Paris. Nunca fui também.

Não vou dizer que é meu sonho porque sonhar a gente sonha com o resgate da autonomia do CEFET, com a diminuição da desigualdade social, com a liberdade de Lula e que o Uber tenha bala 7 belo. Paris a gente deseja com o sorriso nos olhos daqueles que vêem um sorvete ser bem servido pela moça do outro lado do balcão.

Quanto ao Pierre Choinier, para quem não sabe, é um grande artista renascentista francês inventado por mim na década de 80 em uma apresentação da escola quando o professor pediu para eu citar o nome de um pintor famoso e contar um pouco sobre ele em um trabalho oral. Não havia estudado nada mas não podia tirar zero. Mandei essa e, pasmem, ganhei um 10. Desde então, compreendi como me comportar no mundo.

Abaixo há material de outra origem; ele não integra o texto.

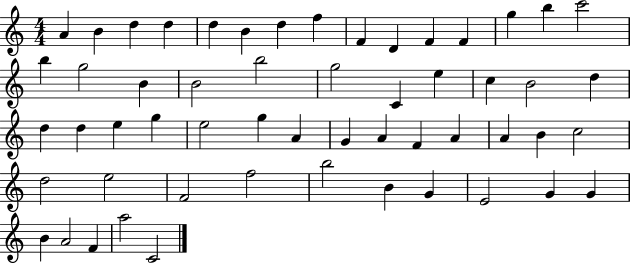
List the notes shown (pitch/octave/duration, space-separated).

A4/q B4/q D5/q D5/q D5/q B4/q D5/q F5/q F4/q D4/q F4/q F4/q G5/q B5/q C6/h B5/q G5/h B4/q B4/h B5/h G5/h C4/q E5/q C5/q B4/h D5/q D5/q D5/q E5/q G5/q E5/h G5/q A4/q G4/q A4/q F4/q A4/q A4/q B4/q C5/h D5/h E5/h F4/h F5/h B5/h B4/q G4/q E4/h G4/q G4/q B4/q A4/h F4/q A5/h C4/h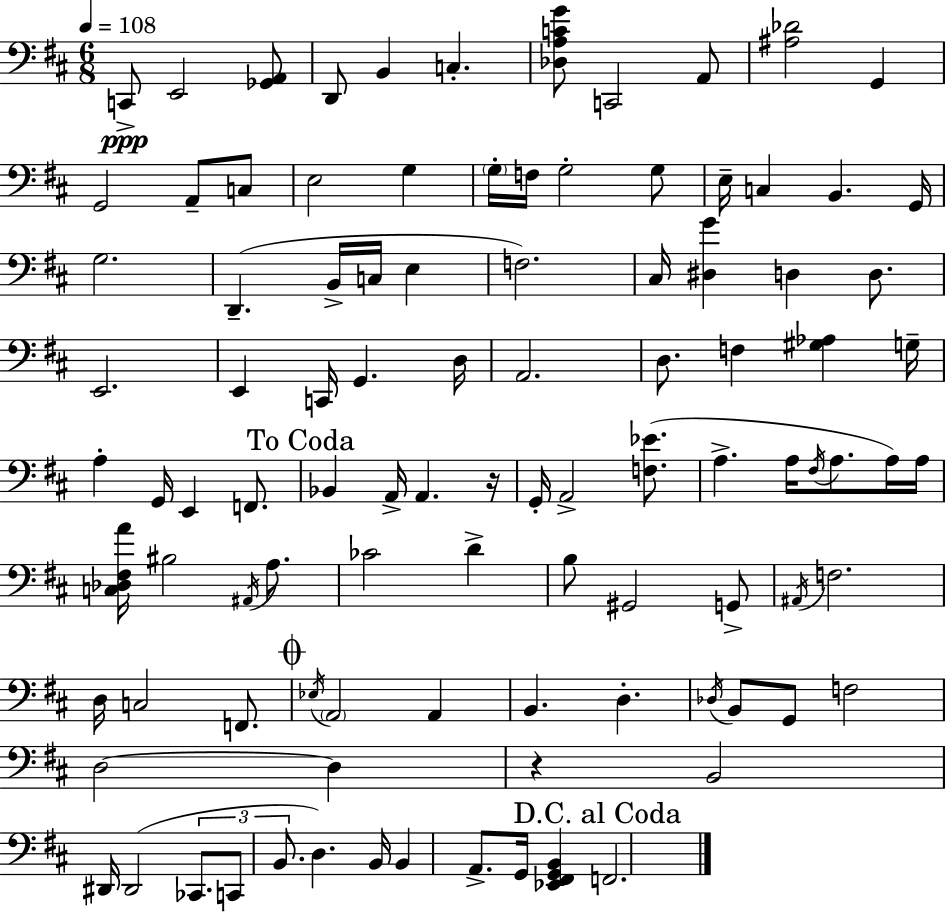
X:1
T:Untitled
M:6/8
L:1/4
K:D
C,,/2 E,,2 [_G,,A,,]/2 D,,/2 B,, C, [_D,A,CG]/2 C,,2 A,,/2 [^A,_D]2 G,, G,,2 A,,/2 C,/2 E,2 G, G,/4 F,/4 G,2 G,/2 E,/4 C, B,, G,,/4 G,2 D,, B,,/4 C,/4 E, F,2 ^C,/4 [^D,G] D, D,/2 E,,2 E,, C,,/4 G,, D,/4 A,,2 D,/2 F, [^G,_A,] G,/4 A, G,,/4 E,, F,,/2 _B,, A,,/4 A,, z/4 G,,/4 A,,2 [F,_E]/2 A, A,/4 ^F,/4 A,/2 A,/4 A,/4 [C,_D,^F,A]/4 ^B,2 ^A,,/4 A,/2 _C2 D B,/2 ^G,,2 G,,/2 ^A,,/4 F,2 D,/4 C,2 F,,/2 _E,/4 A,,2 A,, B,, D, _D,/4 B,,/2 G,,/2 F,2 D,2 D, z B,,2 ^D,,/4 ^D,,2 _C,,/2 C,,/2 B,,/2 D, B,,/4 B,, A,,/2 G,,/4 [_E,,^F,,G,,B,,] F,,2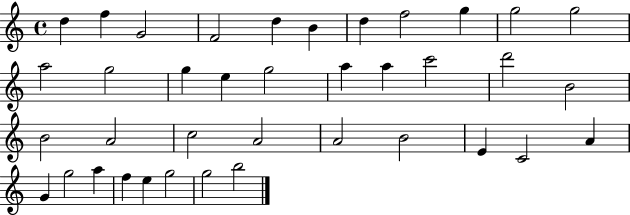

Mas quase coloquei tudo a perder, gente.

Dei uma rateada e disse empolgada, super sem querer, que fui passar Lua de Mel em Cancun.

Jamais, eu disse jamais, façam isso quando estiver no meio dessa tribo específica porque eles vão achar que você também nunca experimentou palmito pupunha assado e isso pode ser fatal no julgamento de sua inteligência.

Se foi a Cancun, diga calmamente que foi para um lugar onde pode ver as antigas civilizações maias, astecas e toltecas, que esteve no Complexo de las Monjas e que a astronomia, a geometria, a matemática, a engenharia e as artes plásticas dos Maias são obras de arte.

Não satisfeita, falei que Guillermo del Toro faria a festa com aquele cenário. Não tenho a menor noção do sentido dessa frase mas isso é o que menos importa. Saber proferir expressões como está na página 1 do livro 1 do manual de sobrevivência que escrevi somente na minha cabeça.

Consegui corrigir tudo no tempo certo.

Vi orgasmos múltiplos e fui respeitada por ser burguesia-cultural-nível-hard.

Me acharam hiper cool.

Réchi tégui amigos de infância.

Se souber se comportar direitinho, você tem o mundo em suas mãos. Vai por mim.

Hoje, depois de votar no Conselho Tutelar, visitei a vila que morei em Madureira.

Encontrei meu vizinho lavando o carro na calçada e dei um berro de longe:

– Fala, corno! Teu time, hein! Vou te contar!

Ele me mostrou o dedo do meio, largou a mangueira na rua e veio me receber com um abraço. Não faço ideia para quem ele torce e do campeonato que está rolando.

Assim sigo caminhando, gente. Me julguem.